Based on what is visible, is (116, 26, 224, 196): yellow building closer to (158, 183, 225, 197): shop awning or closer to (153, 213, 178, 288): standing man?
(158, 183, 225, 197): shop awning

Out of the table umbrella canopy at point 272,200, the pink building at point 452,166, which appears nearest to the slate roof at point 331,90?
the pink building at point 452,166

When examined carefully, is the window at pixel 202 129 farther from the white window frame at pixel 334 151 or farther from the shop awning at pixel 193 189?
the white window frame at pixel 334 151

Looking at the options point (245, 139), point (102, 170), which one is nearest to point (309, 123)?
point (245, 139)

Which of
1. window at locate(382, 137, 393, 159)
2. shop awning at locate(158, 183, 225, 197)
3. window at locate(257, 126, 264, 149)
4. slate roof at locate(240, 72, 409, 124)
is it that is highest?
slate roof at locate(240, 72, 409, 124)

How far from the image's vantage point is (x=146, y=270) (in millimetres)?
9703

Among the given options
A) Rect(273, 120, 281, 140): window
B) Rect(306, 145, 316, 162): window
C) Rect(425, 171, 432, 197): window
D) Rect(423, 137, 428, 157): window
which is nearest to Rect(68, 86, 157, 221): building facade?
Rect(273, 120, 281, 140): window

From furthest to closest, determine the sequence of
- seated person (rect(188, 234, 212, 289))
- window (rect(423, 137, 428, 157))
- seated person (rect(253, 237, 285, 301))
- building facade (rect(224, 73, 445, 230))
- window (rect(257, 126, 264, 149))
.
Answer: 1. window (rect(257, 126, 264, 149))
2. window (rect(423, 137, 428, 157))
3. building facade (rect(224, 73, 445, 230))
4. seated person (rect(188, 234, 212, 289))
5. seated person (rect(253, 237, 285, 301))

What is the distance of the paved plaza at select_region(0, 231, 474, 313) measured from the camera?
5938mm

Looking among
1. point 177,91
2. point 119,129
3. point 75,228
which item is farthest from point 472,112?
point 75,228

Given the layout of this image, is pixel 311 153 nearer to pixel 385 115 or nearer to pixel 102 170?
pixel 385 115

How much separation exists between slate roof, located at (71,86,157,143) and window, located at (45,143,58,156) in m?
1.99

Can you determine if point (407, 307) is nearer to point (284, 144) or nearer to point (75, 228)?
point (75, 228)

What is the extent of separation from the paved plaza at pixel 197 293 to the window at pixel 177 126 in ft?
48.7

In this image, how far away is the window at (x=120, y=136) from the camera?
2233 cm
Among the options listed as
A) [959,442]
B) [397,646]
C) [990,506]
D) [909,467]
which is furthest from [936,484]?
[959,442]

Problem to solve> Reproduce all of the lines above word for word, keeping their original order.

Solution for this problem>
Based on what is visible, is (116, 26, 224, 196): yellow building closer to (158, 183, 225, 197): shop awning or closer to (153, 213, 178, 288): standing man?
(158, 183, 225, 197): shop awning

Out of the table umbrella canopy at point 272,200, the pink building at point 452,166, which appears nearest to the slate roof at point 331,90?
the pink building at point 452,166

When examined carefully, is the window at pixel 202 129 farther from the white window frame at pixel 334 151 or farther from the shop awning at pixel 193 189?
the white window frame at pixel 334 151

Looking at the options point (245, 139), point (102, 170), which one is nearest to point (309, 123)?
point (245, 139)

Which of
1. window at locate(382, 137, 393, 159)
2. shop awning at locate(158, 183, 225, 197)
3. window at locate(257, 126, 264, 149)
4. slate roof at locate(240, 72, 409, 124)
is it that is highest?
slate roof at locate(240, 72, 409, 124)

How far from the image's vantage point is (x=146, y=270) (in millimetres)?
9703

Among the given options
A) Rect(273, 120, 281, 140): window
B) Rect(306, 145, 316, 162): window
C) Rect(425, 171, 432, 197): window
D) Rect(423, 137, 428, 157): window
which is nearest to Rect(68, 86, 157, 221): building facade?
Rect(273, 120, 281, 140): window

From furthest to closest, determine the sequence of
- seated person (rect(188, 234, 212, 289))
- window (rect(423, 137, 428, 157))
- seated person (rect(253, 237, 285, 301))
- building facade (rect(224, 73, 445, 230))
- window (rect(257, 126, 264, 149))
.
Answer: 1. window (rect(257, 126, 264, 149))
2. window (rect(423, 137, 428, 157))
3. building facade (rect(224, 73, 445, 230))
4. seated person (rect(188, 234, 212, 289))
5. seated person (rect(253, 237, 285, 301))

What is the distance of the paved plaza at select_region(0, 231, 474, 313) measured from the camera?
5938mm

Looking among
1. point 177,91
2. point 119,129
3. point 75,228
which item is farthest from point 472,112?
point 75,228

Given the layout of this image, is pixel 311 153 nearer to pixel 385 115 or nearer to pixel 102 170?
pixel 385 115

How much separation exists between slate roof, located at (71,86,157,143) and window, located at (45,143,58,156) in m?
1.99

Can you determine if point (407, 307) is nearer to point (284, 144) or nearer to point (75, 228)?
point (75, 228)

What is the extent of separation from the paved plaza at pixel 197 293 to the window at pixel 177 126 in ft?
48.7

In this image, how far away is the window at (x=120, y=136) from the camera?
2233 cm
Among the options listed as
A) [959,442]
B) [397,646]
C) [990,506]
D) [909,467]
which is furthest from [936,484]?
[959,442]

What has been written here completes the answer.